Charles de Gaulle : voyage à Djibouti

16 septembre 1966
03m 25s
Réf. 00150

Notice

Résumé :

Le 25 août 1966, lors de sa visite officielle à Djibouti, le général de Gaulle est accueilli par des manifestants revendiquant l'indépendance de la Côte française des Somalis, dont certains sollicitent le rattachement à la République de Somalie. Alors que l'ONU encourage l'élargissement du mouvement de décolonisation à ce territoire, le président français envisage dans son discours la possibilité d'une évolution du statut de cette enclave convoitée par ses voisins somalien et éthiopien, mais dans le cadre des dispositions de la Constitution française.

Type de média :
Date de diffusion :
16 septembre 1966
Source :
ORTF (Collection: Panorama )
Personnalité(s) :

Éclairage

La Côte française des Somalis (CFS) constitue en 1966 une enclave entre l'Éthiopie et la République de Somalie, qui est restée à l'écart du mouvement d'émancipation en Afrique. Alors que les États africains de la Communauté ou sous tutelle ont accédé à l'indépendance en 1960, la CFS a choisi après le référendum de 1958 de rester un territoire d'outre-mer, avec la perspective d'un statut évolutif. Ce petit territoire est à la fois soumis aux appétits de ses puissants voisins, à des divisions internes entre les Afars ou Dankali et les Issas ou Somalis, majoritaires dans le pays et à Djibouti, et à la pression de la France pour conserver ce « verrou de la mer rouge ».
----
▶ _TRAVAIL DEMANDÉ_
• 1. Recopiez le texte sur le voyage de Charles de Gaulle à Djibouti depuis « Le 25 août 1966, lors » jusqu'à « la Constitution française. » inclus, en remplaçant « l'ONU » par « les Nations unies ».
• 2. Dans le texte sur le voyage de Charles de Gaulle à Djibouti, résumez plus brièvement le paragraphe qui commence par « La Côte française des Somalis (CFS) » en conservant ses faits principaux.
• 3. Écrivez la suite du texte sur le voyage de Charles de Gaulle à Djibouti, en commençant après sa dernière phrase.
Vous n'aurez pas besoin de la liste.

Enregistrements de relations spatiales
----
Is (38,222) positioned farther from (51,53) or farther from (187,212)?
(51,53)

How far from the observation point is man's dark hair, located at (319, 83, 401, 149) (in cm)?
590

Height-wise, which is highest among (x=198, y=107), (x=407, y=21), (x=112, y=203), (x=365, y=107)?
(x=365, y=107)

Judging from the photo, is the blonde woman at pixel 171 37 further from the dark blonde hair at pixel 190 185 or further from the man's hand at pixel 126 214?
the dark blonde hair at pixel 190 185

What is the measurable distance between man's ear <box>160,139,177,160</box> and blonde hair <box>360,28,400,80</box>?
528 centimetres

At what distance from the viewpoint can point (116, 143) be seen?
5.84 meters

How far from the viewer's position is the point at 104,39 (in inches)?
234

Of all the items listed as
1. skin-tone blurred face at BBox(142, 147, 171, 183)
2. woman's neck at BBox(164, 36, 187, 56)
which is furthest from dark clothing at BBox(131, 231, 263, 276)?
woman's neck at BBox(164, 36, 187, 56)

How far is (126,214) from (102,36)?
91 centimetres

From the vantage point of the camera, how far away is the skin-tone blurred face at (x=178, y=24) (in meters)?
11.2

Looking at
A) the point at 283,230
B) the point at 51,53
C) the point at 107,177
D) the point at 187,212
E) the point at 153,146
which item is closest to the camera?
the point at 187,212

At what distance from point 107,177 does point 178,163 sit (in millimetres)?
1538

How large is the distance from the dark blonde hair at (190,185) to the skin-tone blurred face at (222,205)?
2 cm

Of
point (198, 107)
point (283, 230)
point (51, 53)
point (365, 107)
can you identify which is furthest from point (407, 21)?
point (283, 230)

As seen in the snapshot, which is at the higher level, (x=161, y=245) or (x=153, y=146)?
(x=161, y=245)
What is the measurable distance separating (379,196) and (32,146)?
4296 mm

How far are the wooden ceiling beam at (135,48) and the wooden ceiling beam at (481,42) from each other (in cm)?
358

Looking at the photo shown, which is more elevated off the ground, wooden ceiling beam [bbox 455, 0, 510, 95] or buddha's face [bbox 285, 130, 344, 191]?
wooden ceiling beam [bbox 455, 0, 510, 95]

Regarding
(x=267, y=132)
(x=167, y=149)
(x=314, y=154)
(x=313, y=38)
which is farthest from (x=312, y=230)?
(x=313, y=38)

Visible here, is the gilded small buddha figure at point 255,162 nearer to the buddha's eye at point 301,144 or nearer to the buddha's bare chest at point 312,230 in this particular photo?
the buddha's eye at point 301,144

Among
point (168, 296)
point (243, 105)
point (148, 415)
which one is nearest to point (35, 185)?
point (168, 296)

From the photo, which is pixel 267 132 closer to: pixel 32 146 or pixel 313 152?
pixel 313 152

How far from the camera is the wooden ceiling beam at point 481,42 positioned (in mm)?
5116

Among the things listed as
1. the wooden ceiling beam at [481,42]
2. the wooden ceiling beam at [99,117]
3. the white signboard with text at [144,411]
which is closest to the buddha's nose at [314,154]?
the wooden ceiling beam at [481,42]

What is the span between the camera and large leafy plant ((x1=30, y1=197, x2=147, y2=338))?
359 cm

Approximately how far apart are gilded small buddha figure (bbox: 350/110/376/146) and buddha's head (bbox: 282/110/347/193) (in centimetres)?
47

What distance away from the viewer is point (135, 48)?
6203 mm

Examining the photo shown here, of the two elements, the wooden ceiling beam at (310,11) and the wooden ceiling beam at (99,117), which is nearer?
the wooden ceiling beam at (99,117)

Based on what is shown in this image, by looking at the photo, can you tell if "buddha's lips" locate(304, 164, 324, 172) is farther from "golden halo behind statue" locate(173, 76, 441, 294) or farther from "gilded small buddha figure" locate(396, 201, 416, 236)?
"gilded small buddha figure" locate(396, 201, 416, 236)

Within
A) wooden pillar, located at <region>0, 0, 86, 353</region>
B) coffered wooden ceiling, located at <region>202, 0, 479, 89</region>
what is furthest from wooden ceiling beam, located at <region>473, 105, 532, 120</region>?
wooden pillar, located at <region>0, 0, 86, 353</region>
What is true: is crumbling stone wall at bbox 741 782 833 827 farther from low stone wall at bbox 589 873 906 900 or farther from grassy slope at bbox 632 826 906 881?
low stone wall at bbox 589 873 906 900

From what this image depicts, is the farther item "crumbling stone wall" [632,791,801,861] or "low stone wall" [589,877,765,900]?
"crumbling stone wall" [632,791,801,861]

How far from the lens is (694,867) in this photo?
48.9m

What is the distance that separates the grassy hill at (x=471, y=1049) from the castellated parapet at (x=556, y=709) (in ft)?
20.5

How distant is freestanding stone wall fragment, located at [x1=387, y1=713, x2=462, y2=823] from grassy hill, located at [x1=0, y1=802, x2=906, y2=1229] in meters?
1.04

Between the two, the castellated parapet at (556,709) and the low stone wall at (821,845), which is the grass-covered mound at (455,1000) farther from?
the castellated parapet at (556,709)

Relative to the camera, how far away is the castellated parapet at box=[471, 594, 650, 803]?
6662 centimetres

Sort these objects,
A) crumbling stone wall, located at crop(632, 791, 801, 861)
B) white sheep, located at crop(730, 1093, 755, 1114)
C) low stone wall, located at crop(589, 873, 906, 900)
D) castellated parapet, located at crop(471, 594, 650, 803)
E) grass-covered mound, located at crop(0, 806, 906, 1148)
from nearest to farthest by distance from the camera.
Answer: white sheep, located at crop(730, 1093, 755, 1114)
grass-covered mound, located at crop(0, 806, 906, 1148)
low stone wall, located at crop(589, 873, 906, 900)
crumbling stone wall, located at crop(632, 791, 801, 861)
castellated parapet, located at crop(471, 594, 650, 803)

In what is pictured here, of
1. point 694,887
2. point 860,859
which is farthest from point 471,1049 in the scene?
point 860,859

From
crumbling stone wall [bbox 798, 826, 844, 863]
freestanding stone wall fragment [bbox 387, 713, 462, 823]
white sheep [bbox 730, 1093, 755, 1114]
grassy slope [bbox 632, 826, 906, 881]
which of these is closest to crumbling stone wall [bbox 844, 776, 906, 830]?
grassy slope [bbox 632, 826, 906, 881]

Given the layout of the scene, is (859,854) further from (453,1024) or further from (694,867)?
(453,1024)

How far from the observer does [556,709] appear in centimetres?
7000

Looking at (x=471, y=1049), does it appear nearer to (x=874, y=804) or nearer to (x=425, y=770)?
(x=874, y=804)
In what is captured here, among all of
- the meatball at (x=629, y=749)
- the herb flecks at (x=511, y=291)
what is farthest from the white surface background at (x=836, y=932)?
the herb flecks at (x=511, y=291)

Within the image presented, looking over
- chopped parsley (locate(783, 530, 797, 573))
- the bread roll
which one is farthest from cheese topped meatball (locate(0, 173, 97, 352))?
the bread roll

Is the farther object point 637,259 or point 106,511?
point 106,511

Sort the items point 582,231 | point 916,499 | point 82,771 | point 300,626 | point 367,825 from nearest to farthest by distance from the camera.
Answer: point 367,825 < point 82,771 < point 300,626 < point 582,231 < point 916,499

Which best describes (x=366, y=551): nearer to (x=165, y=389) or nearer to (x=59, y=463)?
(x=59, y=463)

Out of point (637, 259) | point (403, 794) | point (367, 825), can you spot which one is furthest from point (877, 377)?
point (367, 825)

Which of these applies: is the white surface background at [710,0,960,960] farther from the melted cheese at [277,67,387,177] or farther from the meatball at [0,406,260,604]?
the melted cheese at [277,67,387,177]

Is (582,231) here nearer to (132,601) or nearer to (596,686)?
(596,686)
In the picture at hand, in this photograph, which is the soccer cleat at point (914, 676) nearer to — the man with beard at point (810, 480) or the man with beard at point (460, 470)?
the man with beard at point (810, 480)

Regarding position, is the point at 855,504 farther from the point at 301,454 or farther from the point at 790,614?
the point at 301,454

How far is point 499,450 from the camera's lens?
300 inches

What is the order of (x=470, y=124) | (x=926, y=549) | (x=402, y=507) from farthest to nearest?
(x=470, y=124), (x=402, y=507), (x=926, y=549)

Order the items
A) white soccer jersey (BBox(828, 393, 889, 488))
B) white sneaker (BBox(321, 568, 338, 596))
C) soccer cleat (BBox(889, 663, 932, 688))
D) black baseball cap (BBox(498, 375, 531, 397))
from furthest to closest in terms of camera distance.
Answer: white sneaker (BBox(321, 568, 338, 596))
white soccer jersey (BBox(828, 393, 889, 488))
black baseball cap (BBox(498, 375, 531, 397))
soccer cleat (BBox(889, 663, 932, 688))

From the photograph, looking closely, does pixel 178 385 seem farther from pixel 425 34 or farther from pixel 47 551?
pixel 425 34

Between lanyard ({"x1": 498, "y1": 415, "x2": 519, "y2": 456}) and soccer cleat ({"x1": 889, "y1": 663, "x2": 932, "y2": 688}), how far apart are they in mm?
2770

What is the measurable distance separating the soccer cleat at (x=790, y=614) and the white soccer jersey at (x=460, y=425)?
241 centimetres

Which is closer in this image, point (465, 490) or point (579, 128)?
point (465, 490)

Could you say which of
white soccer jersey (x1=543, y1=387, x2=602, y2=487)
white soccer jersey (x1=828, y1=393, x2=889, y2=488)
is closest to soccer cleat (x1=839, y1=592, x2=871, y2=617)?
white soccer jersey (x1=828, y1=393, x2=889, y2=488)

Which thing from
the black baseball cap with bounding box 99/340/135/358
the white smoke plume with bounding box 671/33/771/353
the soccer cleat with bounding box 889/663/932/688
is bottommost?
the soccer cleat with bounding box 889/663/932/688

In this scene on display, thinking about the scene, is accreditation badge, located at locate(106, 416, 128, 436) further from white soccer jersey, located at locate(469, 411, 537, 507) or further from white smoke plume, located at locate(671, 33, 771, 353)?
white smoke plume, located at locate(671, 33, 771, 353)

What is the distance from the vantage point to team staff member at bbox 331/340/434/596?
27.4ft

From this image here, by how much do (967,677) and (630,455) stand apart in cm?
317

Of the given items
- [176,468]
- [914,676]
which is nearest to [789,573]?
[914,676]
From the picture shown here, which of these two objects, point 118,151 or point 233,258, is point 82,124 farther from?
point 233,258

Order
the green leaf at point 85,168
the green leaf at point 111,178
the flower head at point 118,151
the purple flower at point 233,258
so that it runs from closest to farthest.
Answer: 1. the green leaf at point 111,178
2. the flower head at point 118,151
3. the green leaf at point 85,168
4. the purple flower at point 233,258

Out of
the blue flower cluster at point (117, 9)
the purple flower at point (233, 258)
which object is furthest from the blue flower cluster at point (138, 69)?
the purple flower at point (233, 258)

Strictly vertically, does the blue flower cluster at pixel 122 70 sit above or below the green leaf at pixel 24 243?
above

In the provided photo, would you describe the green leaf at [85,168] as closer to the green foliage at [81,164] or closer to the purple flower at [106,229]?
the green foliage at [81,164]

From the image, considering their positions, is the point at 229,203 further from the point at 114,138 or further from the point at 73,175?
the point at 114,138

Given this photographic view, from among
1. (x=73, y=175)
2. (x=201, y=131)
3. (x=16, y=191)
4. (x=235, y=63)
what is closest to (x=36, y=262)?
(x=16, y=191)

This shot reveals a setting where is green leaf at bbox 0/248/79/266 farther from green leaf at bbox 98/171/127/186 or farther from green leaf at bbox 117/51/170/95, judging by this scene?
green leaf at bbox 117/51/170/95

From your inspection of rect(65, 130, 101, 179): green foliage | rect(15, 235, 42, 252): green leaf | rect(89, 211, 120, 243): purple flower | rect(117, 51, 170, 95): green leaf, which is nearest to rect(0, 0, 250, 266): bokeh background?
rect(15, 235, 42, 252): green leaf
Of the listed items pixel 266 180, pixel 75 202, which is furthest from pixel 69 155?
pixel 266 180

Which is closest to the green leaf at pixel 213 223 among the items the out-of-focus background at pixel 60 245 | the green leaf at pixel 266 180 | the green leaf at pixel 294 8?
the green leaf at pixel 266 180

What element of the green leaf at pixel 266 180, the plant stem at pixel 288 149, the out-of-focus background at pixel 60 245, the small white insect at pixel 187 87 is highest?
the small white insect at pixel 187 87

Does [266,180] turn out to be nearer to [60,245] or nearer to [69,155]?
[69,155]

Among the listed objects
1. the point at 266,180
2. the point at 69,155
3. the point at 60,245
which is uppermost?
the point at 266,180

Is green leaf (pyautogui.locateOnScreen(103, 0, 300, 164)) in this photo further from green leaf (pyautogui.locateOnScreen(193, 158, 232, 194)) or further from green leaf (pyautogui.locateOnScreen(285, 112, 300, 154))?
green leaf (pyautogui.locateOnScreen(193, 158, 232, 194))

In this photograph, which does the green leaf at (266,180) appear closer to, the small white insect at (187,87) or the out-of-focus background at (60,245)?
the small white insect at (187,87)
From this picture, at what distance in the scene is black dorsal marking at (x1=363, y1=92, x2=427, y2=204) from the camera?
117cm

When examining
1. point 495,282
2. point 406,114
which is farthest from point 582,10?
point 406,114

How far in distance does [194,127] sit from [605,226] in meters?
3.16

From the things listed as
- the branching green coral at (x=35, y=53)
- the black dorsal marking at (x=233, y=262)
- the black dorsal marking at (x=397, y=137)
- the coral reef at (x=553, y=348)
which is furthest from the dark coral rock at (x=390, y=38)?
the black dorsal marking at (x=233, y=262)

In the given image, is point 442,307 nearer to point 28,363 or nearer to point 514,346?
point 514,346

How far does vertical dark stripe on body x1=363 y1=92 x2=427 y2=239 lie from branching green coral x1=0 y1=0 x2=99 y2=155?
----
▶ _RÉPONSES_
• 1.
Le 25 août 1966, lors de sa visite officielle à Djibouti, le général de Gaulle est accueilli par des manifestants revendiquant l'indépendance de la Côte française des Somalis, dont certains sollicitent le rattachement à la République de Somalie. Alors que les Nations unies encourage l'élargissement du mouvement de décolonisation à ce territoire, le président français envisage dans son discours la possibilité d'une évolution du statut de cette enclave convoitée par ses voisins somalien et éthiopien, mais dans le cadre des dispositions de la Constitution française.

• 2. En 1966, la Côte française des Somalis (CFS), enclave située entre l'Éthiopie et la République de Somalie, est restée à l'écart de l'émancipation africaine. Les États africains de la Communauté ou sous tutelle sont devenus indépendants en 1960. La CFS, elle, a choisi après le référendum de 1958 de rester un territoire d'outre-mer, avec la perspective d'un statut évolutif. Elle subit les appétits de ses voisins et les divisions entre Afars et Issas, ces derniers étant majoritaires. Elle subit aussi la pression de la France, qui veut conserver ce « verrou de la mer rouge ».

• 3.
La République de Somalie naît en 1960 de l'union des anciennes Somaliland britannique et Somalia italienne. Cet État milite pour la réunification des territoires Somalis en son sein, notamment les provinces éthiopiennes du Haud et de l'Ogaden, celles sous contrôle kényan et la CFS. Les deux États limitrophes renforcent leurs revendications en 1965 et soutiennent des mouvements politiques de libération de la CFS. La Somalie demande aux Nations-Unies d'affirmer le droit à l'autodétermination de la CFS et l'Éthiopie indique que Djibouti fait partie de son ensemble territorial. En effet, la CFS est liée à l'empire voisin par la ligne ferroviaire Djibouti-Addis-Abeba et son port, qui constitue un point de passage obligé. La France entend rester à Djibouti ; elle a investi dans les infrastructures portuaires et signé en 1959 un traité avec Haïlé Sélassié. Enfin, le territoire est divisé, comme l'a montré le résultat du référendum de 1958, avec 75 % des suffrages en faveur du oui, soit un des plus faibles scores obtenus en Afrique noire. En effet, le leader issa Mahmoud Harbi, jusque-là soutenu par l'administration, revendique en 1958 l'indépendance immédiate de la CFS, avec un maintien des liens avec la France pour peser face à la Grande Somalie. Il est démis de ses fonctions au conseil de gouvernement ; l'assemblée territoriale est dissoute et les élections donnent lieu à une modification des règles de représentation en faveur des Afars. Les positions se durcissent entre les communautés et les partis de la CFS alors que l'Assemblée générale de l'ONU inscrit en 1965 la CFS sur la liste des territoires prioritaires pour accéder à l'indépendance.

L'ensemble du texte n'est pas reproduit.